Preceded by three generations of police officers in his family, his role as the new Island County chief civil deputy prosecutor seems to come naturally.
“I was definitely interested in public sector work,” Mitchell said. “My father, grandfather and great grandfather were Chicago police officers.”
Mitchell is replacing Dave Jamieson, who has served Island County for 37 years and whose last day was Aug. 14.
Mitchell worked under Jamieson for the past six years and said he has learned a lot from the experience.
“Dave is a great person and an excellent attorney,” Mitchell said. “I’ve been lucky to have had his guidance for the six years I’ve been here.

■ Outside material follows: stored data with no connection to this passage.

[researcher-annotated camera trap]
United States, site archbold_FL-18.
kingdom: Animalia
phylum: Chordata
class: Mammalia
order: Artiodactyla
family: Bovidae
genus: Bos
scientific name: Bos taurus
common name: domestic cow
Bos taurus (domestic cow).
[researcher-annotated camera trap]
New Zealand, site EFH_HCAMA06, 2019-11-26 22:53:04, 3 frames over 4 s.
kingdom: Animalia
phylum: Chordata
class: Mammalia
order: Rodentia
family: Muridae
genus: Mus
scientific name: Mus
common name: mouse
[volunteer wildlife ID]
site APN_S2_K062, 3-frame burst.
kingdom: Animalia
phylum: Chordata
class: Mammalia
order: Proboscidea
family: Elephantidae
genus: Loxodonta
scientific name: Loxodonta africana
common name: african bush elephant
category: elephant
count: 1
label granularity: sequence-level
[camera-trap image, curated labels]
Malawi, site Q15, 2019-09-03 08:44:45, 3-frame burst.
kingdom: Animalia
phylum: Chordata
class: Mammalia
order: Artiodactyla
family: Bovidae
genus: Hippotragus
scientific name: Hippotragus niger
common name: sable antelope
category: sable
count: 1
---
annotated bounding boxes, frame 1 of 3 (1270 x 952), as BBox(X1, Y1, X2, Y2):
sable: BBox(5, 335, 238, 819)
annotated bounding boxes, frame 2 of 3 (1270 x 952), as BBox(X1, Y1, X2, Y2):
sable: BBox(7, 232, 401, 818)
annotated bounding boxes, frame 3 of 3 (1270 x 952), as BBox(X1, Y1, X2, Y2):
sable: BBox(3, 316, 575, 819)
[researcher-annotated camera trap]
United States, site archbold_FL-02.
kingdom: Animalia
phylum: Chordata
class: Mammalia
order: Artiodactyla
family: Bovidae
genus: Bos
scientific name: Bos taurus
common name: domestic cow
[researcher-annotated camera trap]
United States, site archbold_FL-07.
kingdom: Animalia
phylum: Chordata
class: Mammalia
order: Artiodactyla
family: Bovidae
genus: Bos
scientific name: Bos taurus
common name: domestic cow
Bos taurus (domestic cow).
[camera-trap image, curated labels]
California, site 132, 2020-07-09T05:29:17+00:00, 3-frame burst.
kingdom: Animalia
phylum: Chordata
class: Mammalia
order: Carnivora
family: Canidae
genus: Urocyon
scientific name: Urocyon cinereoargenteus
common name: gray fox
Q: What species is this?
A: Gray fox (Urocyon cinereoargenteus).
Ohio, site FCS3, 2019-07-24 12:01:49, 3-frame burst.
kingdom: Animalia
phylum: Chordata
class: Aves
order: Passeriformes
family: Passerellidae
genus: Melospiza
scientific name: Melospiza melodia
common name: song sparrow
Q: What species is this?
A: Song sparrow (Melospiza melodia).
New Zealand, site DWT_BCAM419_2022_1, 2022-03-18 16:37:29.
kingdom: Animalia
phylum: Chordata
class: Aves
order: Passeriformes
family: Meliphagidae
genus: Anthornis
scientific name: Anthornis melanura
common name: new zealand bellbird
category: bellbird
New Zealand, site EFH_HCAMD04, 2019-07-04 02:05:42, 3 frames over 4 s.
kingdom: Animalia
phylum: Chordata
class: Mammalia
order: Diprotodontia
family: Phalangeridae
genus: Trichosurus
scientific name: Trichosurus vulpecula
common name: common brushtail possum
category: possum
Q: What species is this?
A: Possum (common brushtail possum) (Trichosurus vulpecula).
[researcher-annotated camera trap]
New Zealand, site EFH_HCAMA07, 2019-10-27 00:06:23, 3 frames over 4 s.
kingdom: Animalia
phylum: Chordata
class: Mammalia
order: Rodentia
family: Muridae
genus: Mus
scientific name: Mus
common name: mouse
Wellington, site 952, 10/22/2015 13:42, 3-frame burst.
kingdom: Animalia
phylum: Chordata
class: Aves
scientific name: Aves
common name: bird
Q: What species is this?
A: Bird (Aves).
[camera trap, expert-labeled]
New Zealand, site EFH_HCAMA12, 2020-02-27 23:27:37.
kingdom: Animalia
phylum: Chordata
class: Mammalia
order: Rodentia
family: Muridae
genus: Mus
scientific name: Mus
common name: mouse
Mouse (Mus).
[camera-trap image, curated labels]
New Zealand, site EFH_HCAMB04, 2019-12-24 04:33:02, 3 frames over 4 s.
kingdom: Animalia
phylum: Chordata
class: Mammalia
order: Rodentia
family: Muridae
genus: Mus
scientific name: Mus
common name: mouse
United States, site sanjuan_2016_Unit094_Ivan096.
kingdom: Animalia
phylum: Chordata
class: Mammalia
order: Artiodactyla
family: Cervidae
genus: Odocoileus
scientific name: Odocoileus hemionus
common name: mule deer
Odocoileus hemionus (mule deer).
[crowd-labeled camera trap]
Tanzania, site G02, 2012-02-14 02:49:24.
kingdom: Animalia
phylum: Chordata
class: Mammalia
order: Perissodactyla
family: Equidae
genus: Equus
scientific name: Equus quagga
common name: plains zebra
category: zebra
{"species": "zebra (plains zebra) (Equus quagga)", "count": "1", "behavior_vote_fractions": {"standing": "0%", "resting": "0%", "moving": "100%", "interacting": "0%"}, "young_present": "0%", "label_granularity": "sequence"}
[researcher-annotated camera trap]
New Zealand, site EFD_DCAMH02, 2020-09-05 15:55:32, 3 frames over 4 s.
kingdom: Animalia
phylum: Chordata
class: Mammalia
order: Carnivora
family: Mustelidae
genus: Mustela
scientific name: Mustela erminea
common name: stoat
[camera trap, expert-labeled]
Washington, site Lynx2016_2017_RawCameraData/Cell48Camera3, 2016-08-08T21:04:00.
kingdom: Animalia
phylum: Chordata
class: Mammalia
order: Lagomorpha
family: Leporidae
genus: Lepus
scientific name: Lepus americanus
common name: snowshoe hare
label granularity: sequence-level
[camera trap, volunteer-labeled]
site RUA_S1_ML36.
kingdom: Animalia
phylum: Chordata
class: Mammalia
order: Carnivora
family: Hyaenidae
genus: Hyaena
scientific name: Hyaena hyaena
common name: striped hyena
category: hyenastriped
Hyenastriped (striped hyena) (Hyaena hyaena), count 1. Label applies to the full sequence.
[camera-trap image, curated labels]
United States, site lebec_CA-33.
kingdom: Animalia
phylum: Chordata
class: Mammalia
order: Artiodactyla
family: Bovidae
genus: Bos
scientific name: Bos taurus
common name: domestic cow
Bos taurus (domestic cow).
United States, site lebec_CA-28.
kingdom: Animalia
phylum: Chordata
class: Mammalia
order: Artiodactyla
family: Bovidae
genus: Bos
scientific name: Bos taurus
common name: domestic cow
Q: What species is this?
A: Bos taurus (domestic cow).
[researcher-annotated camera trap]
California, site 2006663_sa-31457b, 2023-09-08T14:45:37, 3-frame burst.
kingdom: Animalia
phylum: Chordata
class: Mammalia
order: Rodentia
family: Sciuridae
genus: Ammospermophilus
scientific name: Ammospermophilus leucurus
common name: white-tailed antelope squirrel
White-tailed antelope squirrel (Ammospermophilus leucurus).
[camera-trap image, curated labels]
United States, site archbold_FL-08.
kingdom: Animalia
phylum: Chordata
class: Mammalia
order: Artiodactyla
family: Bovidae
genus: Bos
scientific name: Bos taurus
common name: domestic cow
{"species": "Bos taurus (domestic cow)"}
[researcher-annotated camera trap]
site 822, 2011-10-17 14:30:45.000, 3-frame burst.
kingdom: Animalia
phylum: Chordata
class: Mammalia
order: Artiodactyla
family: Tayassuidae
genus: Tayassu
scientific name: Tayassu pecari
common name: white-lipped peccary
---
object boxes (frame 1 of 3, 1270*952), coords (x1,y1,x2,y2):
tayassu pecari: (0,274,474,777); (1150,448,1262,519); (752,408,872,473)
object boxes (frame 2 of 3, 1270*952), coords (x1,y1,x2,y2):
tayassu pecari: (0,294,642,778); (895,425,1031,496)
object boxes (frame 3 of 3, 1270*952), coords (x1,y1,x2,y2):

He leaves with 37 years of institutional knowledge and that’s certainly not replaceable.”
“I’m not going to be slipping into those shoes — I’m going to be cobbling my own.”
Mitchell grew up in Chicago, received his undergraduate degree at Marquette University in Milwaukee, but was drawn to the natural beauty of the Pacific Northwest for his graduate work.
“The area with the Sound and the mountains… the incredible beauty of the area drew me here and kept me,” Mitchell said.
He received his law degree from Seattle University’s School of Law in 2006.
Mitchell said the curriculum he pursued at Seattle University prepared him for his new role, with courses in growth management, land use, environmental law and administrative law.
During his time at Island County, Mitchell has already served as lead attorney on a handful of the county’s more challenging growth management cases, including the size of Oak Harbor’s urban growth area.
The plan that resulted from this lengthy project was finally adopted by the Island County Board of Commissioners in May 2011, and was still in litigation until a few months ago, Mitchell said.
Island County Prosecuting Attorney Greg Banks, who promoted Mitchell, said he was a good fit for the job because of his experience and loyalty to the county.
“A chief position is someone who serves at the will of the elected officials and has to be someone I can work with in a confidential manner and serve the needs of the constituency,” Bank said.
“He’s already done a good job with us on land use issues. He was a good choice.”
Mitchell’s wife, Teresa, whom he met in Seattle, works as a hospital grant administrator at Seattle Children’s Hospital.
Mitchell said he is an avid soccer player and coach. He and his wife enjoy cooking, hiking and camping with their chocolate lab, Chloe.
Since 2008 Mitchell has been a member of the Washington State Bar Association’s Board of Bar Examiners, which is a volunteer position that oversees the Washington bar exam to ensure that those people seeking to become licensed attorneys in the state are competent to practice law.
“I’m looking forward to providing service and sound advice,” Mitchell said. “I really like knowing that I’m making a positive difference, and by providing good and sound advice, I’m helping to ensure good governance.”